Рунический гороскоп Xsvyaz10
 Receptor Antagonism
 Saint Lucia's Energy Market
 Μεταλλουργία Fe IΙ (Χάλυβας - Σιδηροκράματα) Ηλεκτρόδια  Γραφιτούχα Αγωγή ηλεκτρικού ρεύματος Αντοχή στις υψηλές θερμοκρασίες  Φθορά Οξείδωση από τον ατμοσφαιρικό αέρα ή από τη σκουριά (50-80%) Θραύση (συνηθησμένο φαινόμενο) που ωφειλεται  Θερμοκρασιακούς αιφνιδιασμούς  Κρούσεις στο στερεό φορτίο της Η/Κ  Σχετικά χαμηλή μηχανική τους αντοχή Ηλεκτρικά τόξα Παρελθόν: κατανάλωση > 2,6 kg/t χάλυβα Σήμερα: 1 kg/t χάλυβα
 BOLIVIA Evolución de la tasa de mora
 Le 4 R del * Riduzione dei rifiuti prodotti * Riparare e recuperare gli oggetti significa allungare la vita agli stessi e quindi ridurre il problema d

------------------------------

Whatever appears in the data above must be copied word for word.

Рунический гороскоп Xsvyaz10
 Receptor Antagonism
 Saint Lucia's Energy Market
 Μεταλλουργία Fe IΙ (Χάλυβας - Σιδηροκράματα) Ηλεκτρόδια  Γραφιτούχα Αγωγή ηλεκτρικού ρεύματος Αντοχή στις υψηλές θερμοκρασίες  Φθορά Οξείδωση από τον ατμοσφαιρικό αέρα ή από τη σκουριά (50-80%) Θραύση (συνηθησμένο φαινόμενο) που ωφειλεται  Θερμοκρασιακούς αιφνιδιασμούς  Κρούσεις στο στερεό φορτίο της Η/Κ  Σχετικά χαμηλή μηχανική τους αντοχή Ηλεκτρικά τόξα Παρελθόν: κατανάλωση > 2,6 kg/t χάλυβα Σήμερα: 1 kg/t χάλυβα
 BOLIVIA Evolución de la tasa de mora
 Le 4 R del * Riduzione dei rifiuti prodotti * Riparare e recuperare gli oggetti significa allungare la vita agli stessi e quindi ridurre il problema d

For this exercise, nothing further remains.